Eh ! mon Dieu, le monde est plein de Julies et de cœurs qui les savent aimer ; mais le malheur, c’est que les vertus que les Julies et les Saint-Preux se sentent dans l’âme ne sont que pour eux deux, et que rien ne s’en répand en dehors. Les amans ne sont dévoués, généreux, désintéressés ! vertueux enfin, que l’un pour l’autre ; ils ne le sont pas pour le reste du monde. Leur vertu est un secret entre eux, et un secret même qui n’a qu’un temps. Le prochain n’en sait rien, et n’en profite pas. Or, il n’y a de vertus que celles qui le sont un peu pour tout le monde. Les vertus qui ont un objet si particulier et un cercle si étroit sont des sentimens et non pas des vertus. Tel est l’amour. Il inspire le dévouement ; mais envers qui ? Envers ce qu’on aime, c’est-à-dire presque envers soi-même. On sauve sa maîtresse du péril parce qu’on l’aime ; mais on ne se dévoue pas pour sa patrie ou pour sa religion parce qu’on aime sa maîtresse. Julie et Saint-Preux prennent pour une vertu le dévouement qu’ils ont l’un pour l’autre, et ce dévouement dont ils font tant de bruit est tout simplement cet égoïsme à deux, qui est le propre de l’amour, et qui en fait le charme[1].

  1. Je trouve dans une des dernières pièces de Corneille, dans Tite et Bérénice, des vers qui expriment fort spirituellement combien il y a d’amour-propre dans l’amour.
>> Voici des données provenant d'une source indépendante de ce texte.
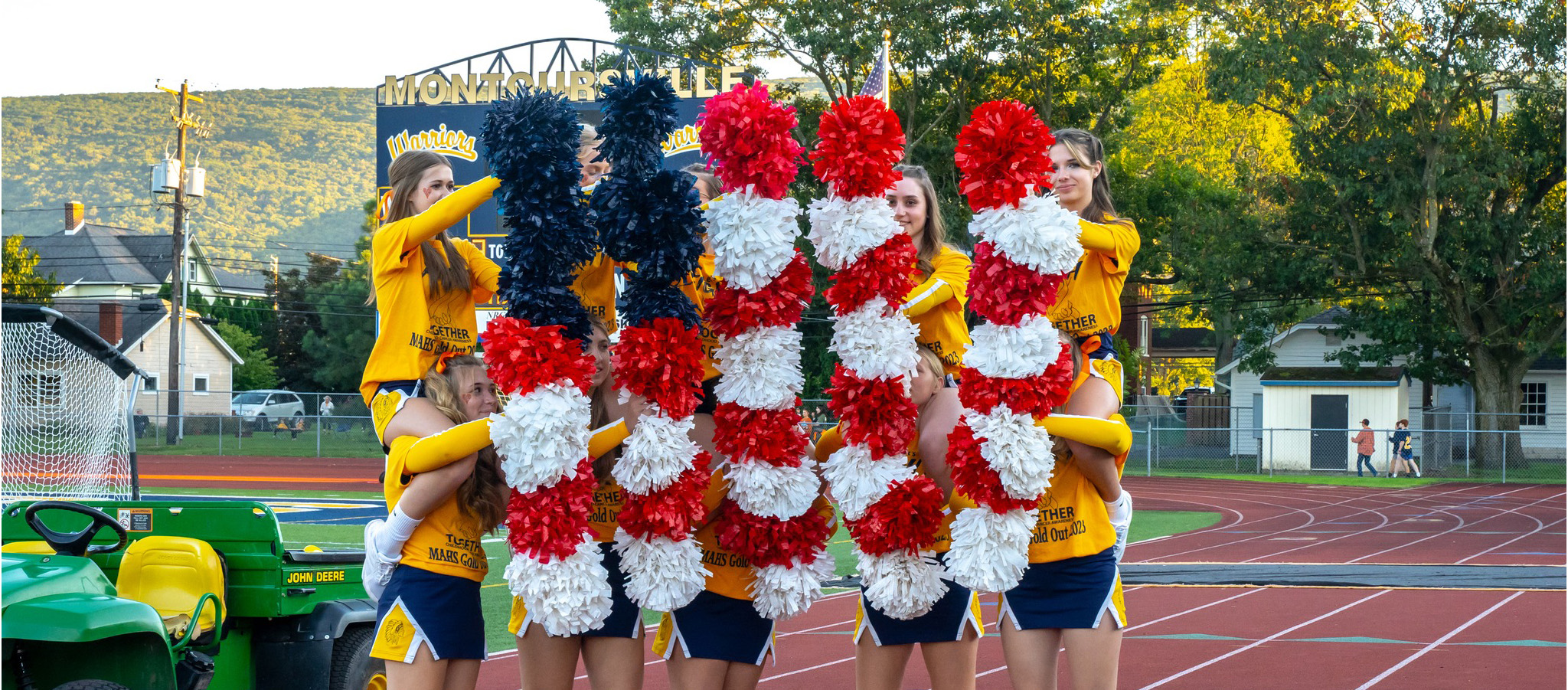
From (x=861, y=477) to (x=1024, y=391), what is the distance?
496 millimetres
Seulement ces vers seraient mieux placés dans un traité de Nicole que dans une tragédie. Domitien dit qu’il ne peut pas croire que Domitie l’aime,

    Quand elle ne regarde et n’aime que soi-même.

    Albin, son confident, lui répond :

    Seigneur, s’il m’est permis de parler librement,
    Dans toute la nature aime-t-on autrement ?
    L’amour-propre est la source en nous de tous les autres ;
    C’en est le sentiment qui forme tous les nôtres
    Lui seul allume, éteint ou change nos désirs ;
    Les objets de nos vœux le sont de nos plaisirs.
    Vous-même, qui brûlez d’une ardeur si fidèle,
    Aimez-vous Domitie ou vos plaisirs en elle ?
    Et quand vous aspirez à des liens si doux,
    Est-ce pour l’amour d’elle ou pour l’amour de vous ?
    De sa possession l’aimable et chère idée
    Tient vos sens enchantés et votre âme obsédée ;
    Mais si vous conceviez quelques destins meilleurs,
    Vous porteriez bientôt toute cette ame ailleurs.
    La conquête est pour nous le comble des délices ;
    Vous ne vous figurez ailleurs que des supplices.
    C’est par là qu’elle seule a droit de vous charmer,
    Et vous n’aimez que vous quand vous croyez l’aimer.